The CORACTO stent was developed in 2002 and it is a stainless steel stent with a strut thickness of 80 micrometres (μm) and a biodegradable polymer coating of 4 μm allowing controlled release of 1.7 μm/mm2 of Rapamycin. The coating is a poly(lactic-co-glycolic acid)-based copolymer, which is biocompatible and bioabsorbable, degrading into lactic acid and glycolic acid. After the degradation and complete drug release in 10–12 weeks there is a BMS remaining in the coronaries.

Technical and procedural success rates for CTO PCI have steadily risen over the last five years, as a result of increased operator experience, the development of novel CTO dedicated wires and microcatheters, the refinement of antegrade techniques, and the introduction of the retrograde approach.21 Success rates with modern antegrade techniques are currently in the range of 80 %. Retrograde techniques in expert hands added another 15 % of procedural success in CTO PCI, alongside shifting the field from lesion-related to collateral circulation-related predictive factors of failure, such as visible collateral connections, <90 degree collateral body tortuosity, and <90 degree angle between the distal collateral anastomosis with the CTO vessel.12,13

In the initial stages of their development, the retrograde techniques were mainly used as a second-line therapy after failure of the antegrade approach in repeat procedures. Current evidence suggests that they should be reserved for second attempts after antegrade failure, or as strategies of choice by experienced operators in very complex CTOs, where the expected antegrade success rate is <50 %.13

Recent trends in practice support the implementation of the retrograde approach during the same procedure, but after a short (approximately 15 minutes of radiation time and 50–75 ml of contrast media), focused antegrade failure.13 Moreover, the concept of CTO PCI as a unique entity with complementary antegrade and retrograde components has gradually matured over the years.

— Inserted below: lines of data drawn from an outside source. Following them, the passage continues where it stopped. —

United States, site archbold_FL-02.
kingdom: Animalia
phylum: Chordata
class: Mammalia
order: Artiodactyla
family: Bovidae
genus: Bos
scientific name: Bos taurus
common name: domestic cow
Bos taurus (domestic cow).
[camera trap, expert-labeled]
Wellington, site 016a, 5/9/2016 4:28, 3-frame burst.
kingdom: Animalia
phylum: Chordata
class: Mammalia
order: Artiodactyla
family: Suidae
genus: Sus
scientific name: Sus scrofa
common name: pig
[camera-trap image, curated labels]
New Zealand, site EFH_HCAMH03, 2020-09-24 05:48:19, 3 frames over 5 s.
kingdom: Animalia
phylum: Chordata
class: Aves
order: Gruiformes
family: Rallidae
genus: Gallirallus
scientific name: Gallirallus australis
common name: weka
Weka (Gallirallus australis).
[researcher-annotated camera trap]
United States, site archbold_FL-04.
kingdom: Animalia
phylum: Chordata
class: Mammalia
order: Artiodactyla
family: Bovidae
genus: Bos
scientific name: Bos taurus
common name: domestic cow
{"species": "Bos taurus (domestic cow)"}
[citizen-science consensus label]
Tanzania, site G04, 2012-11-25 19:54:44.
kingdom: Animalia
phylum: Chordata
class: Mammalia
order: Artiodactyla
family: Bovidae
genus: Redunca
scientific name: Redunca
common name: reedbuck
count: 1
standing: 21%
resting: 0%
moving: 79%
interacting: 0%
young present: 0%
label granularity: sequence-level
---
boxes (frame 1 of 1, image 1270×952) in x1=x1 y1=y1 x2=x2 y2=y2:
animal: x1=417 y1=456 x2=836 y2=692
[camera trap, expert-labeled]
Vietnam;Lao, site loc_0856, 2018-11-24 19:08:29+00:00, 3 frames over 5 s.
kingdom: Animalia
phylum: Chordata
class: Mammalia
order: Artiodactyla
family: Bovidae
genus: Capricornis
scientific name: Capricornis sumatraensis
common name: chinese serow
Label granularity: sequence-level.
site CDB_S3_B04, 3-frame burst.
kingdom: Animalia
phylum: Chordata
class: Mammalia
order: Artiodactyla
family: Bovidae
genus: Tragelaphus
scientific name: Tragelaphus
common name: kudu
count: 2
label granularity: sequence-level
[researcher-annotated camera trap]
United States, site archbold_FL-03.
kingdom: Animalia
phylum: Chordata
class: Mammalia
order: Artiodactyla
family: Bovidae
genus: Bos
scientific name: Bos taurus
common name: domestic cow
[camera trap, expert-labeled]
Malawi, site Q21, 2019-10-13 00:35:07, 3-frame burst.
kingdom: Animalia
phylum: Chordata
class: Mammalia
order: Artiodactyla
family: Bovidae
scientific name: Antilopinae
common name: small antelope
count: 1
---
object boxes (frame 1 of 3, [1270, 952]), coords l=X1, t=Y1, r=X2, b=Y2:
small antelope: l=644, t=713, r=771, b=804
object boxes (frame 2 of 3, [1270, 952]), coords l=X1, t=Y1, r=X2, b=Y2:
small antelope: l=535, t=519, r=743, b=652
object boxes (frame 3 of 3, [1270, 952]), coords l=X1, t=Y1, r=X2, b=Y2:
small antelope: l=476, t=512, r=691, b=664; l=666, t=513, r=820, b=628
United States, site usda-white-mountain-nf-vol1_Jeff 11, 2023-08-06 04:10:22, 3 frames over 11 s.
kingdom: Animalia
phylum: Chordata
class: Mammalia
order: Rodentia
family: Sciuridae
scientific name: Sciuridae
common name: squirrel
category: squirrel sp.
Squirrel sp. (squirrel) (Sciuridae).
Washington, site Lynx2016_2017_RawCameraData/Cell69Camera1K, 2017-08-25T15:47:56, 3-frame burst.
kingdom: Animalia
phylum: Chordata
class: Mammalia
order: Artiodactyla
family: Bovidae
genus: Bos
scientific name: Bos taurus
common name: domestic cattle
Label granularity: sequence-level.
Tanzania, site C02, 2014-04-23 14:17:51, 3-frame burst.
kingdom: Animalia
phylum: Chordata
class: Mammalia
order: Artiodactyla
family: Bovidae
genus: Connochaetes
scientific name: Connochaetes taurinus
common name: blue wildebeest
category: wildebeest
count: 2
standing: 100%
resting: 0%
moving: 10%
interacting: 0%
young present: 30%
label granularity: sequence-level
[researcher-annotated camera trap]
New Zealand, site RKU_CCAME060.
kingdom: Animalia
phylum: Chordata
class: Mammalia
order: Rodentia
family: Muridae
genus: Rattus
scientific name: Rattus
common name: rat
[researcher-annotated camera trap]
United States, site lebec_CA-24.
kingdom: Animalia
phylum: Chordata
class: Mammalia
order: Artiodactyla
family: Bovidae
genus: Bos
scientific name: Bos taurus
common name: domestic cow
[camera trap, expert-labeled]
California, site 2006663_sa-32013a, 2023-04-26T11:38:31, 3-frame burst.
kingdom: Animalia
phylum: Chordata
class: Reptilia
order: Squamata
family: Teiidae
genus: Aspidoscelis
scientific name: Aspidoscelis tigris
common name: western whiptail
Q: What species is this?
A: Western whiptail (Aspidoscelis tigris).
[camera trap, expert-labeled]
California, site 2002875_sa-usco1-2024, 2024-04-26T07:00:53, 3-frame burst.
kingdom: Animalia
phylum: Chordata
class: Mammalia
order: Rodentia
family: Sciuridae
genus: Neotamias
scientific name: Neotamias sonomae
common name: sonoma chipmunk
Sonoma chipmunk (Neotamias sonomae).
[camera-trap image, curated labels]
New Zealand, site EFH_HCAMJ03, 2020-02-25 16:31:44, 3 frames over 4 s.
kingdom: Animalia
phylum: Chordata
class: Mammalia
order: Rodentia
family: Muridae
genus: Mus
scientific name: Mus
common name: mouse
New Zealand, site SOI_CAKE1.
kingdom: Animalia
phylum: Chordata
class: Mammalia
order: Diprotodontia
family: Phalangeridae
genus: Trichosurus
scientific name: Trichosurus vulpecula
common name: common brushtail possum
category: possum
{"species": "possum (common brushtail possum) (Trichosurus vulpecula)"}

At present, more experienced operators interchangeably employ both antegrade and retrograde techniques in a non-dogmatic manner, switching from one approach to another, always based on clinical and anatomical criteria, with great efficacy and safety.

CTO PCI is related to certain procedural and in-hospital complications, well described in literature,13,21 but traditionally is considered a low risk procedure. There are no randomised trials comparing CTO versus non-CTO PCI, but indirect comparisons demonstrate a comparable low incidence of procedural events with MACE rates not exceeding 4–5 %.4 Retrograde techniques, due to their inherent complexity, are associated with certain complications not observed during antegrade CTO recanalisation, that tend to be minor and easily treatable in the majority of the cases. These complications may involve the occluded artery (retrograde perforation/dissection), the collaterals (rupture/haematoma of the septal or epicardial collaterals, perforation to the right ventricle [RV]/left ventricle [LV], septal wire trapping, epicardial flow disruption with ischaemia) and the donor artery (dissection/thrombosis potentially life-threatening, spasm leading to ischaemia).12,13

Conclusion

In this report we describe a case of double CTO percutaneous recanalisation in a symptomatic young patient. Both antegrade and retrograde techniques were interchangeably employed, without prejudice or strict predetermined order, to facilitate successful CTO recanalisation. Thanks to increasing operator experience and development of more sophisticated techniques, CTO PCI is currently achieving high procedural success rates and serves as an alternative and efficient approach for complex CTO treatment. For safety and efficacy reasons, experience in the field of CTO PCI (>300 CTOs and >50 retrograde procedures per year) should be considered a prerequisite for such recanalisation attempts. In case safety criteria for CTO PCI cannot be met, optimal medical treatment or CABG should be preferred.